▶ [SELECTED PASSAGE]:
Client can fecth current time and date from any public realtime service, calculate 128 bits hash with this number and secret word known both to the client and the knock server and use the result as a sequence of ports to knock. Knock server checks the received sequence against the same or any other reliable time server. This way the knocking sequence is going to be unique for every session and can not be easily replicated by adversary.
Larytet

[edit] still prone to man in the middle attacks

y don't use openvpn or ipsec?

[edit] What that's got to do with anything?

Man in the middle attacks are nothing to do with port knocking. Port knocking is an access control method to individual ports. If those ports are plaintext POP3 or publickey SSH, port knocking doesn't care. Preventing man-in-the-middle attacks is nothing to do with port knocking. If you don't want people sniffing your connection and opening ports, then use an encrypted port knock. Even with a simple port knock, it's only the underlying protocol that needs to be protected against man-in-the-middle attacks.

▶ [PROBLEM SET]:
[1] Answer these questions using the port knocking discussion:
(a) How many bits long is the hash that the client calculates?
(b) What does the knock server check the received sequence against?
(c) Which two kinds of ports does the last paragraph name as ones that port knocking doesn't care about?
[2] Continue the port knocking discussion after its last sentence.

▶ [DATA EXTRACT]:

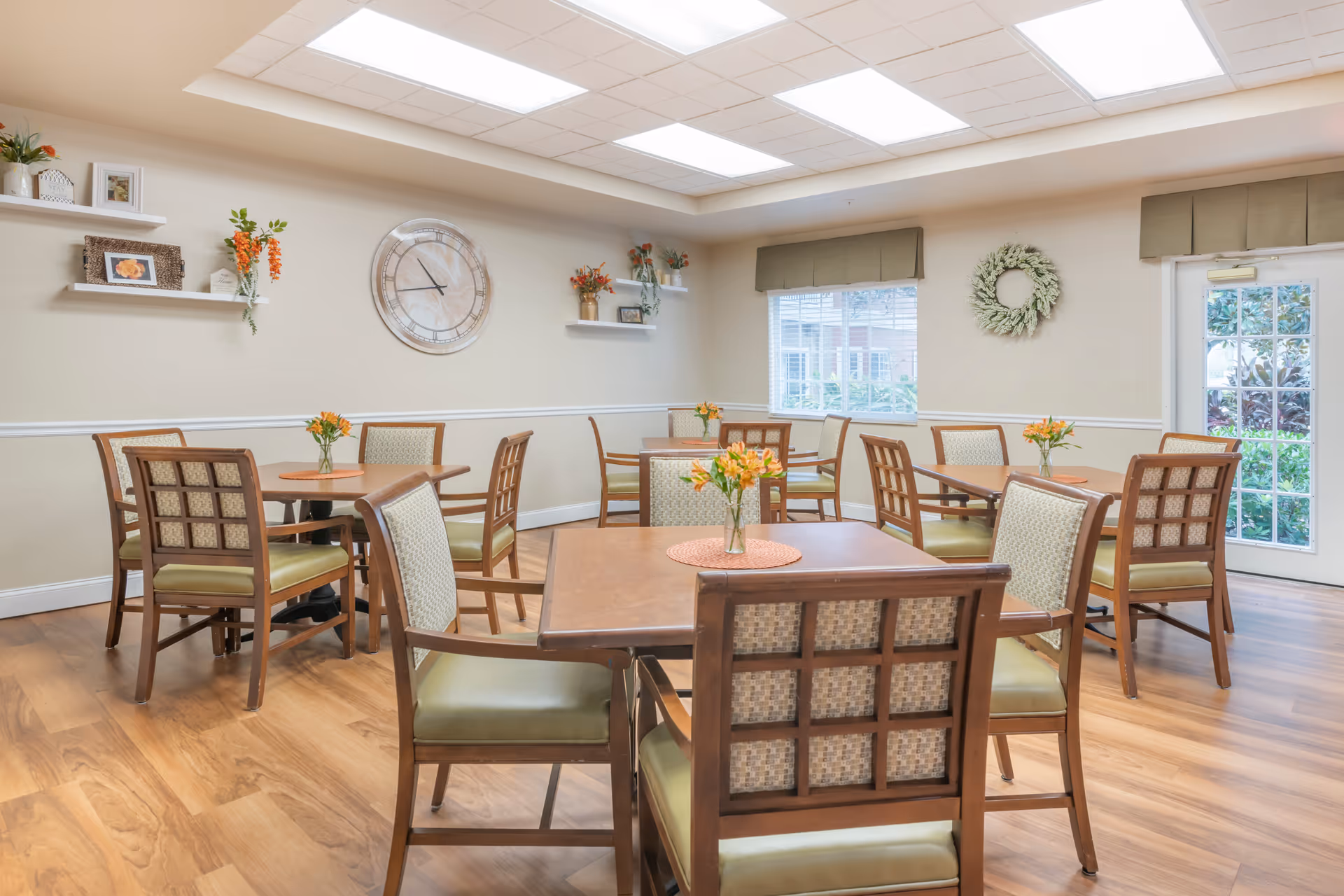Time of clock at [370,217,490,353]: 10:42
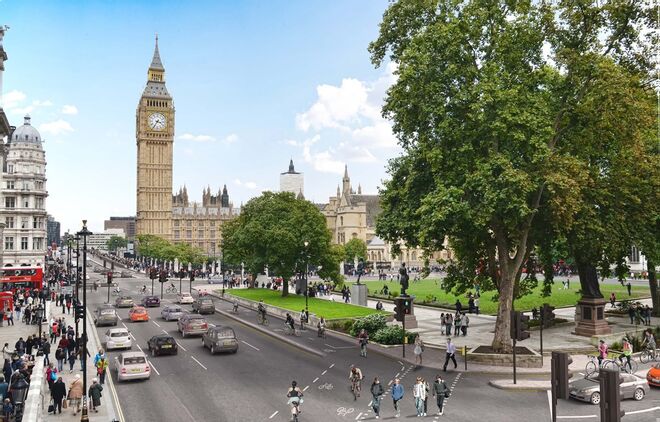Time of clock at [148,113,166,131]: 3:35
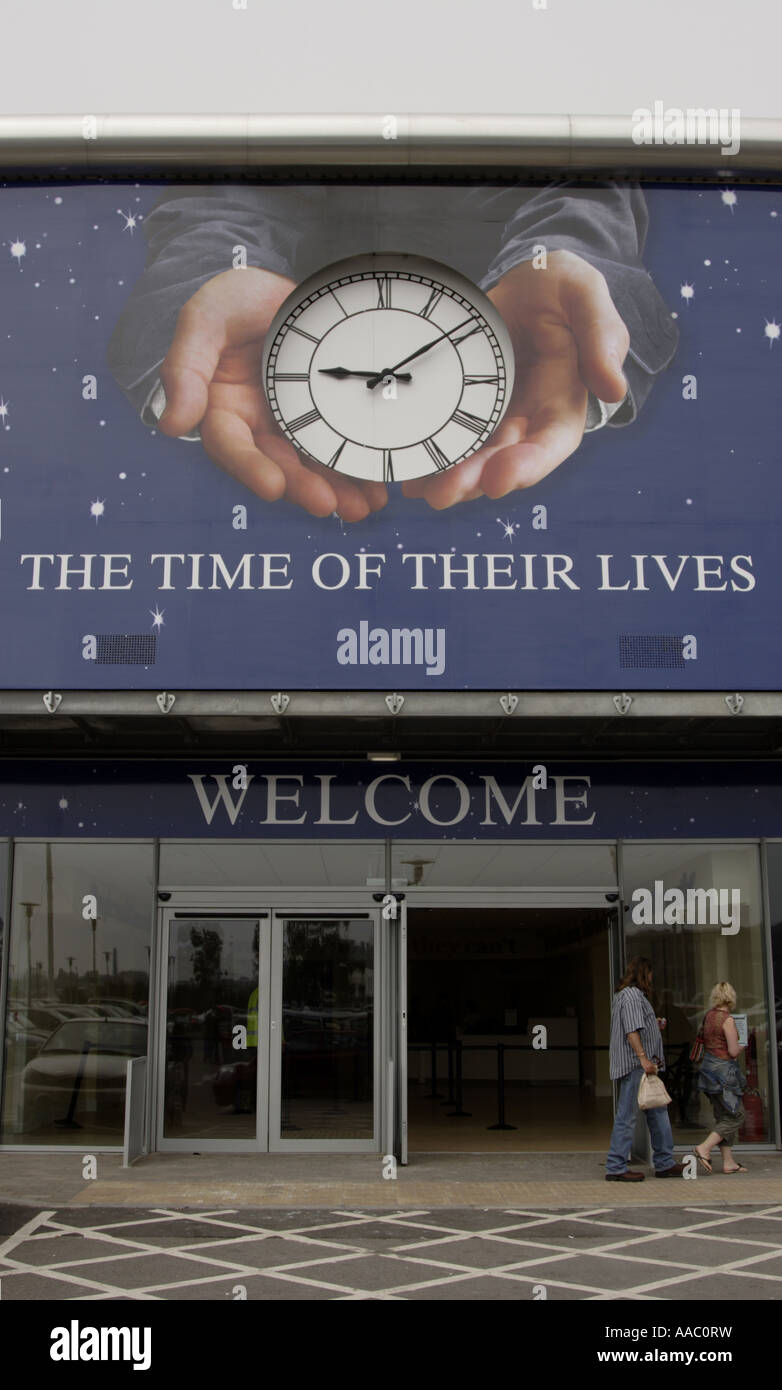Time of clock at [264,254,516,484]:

▶ [RESULTS OF THE EXERCISE]:
[1]
(a) 128 bits.
(b) The same time server or any other reliable time server.
(c) Plaintext POP3 and publickey SSH.

[2]
--212.159.12.218 13:25, 12 January 2006 (UTC)

[edit] earlier publication

It would be nice if you could also cite the announcement and public discussion about this topic on the mailinglist of the "Braunschweiger Linux User Group":

http://www.lk.etc.tu-bs.de/lists/archiv/lug-bs/2001/msg05734.html

I didn't use the term "port knocking", but it's exactly the same method and it was published about a year before the earliest article that is mentioned on portknocking.org.

As this is my own work, I don't want to edit the port knocking article by myself but like to ask you to decide, if it's relevant or not.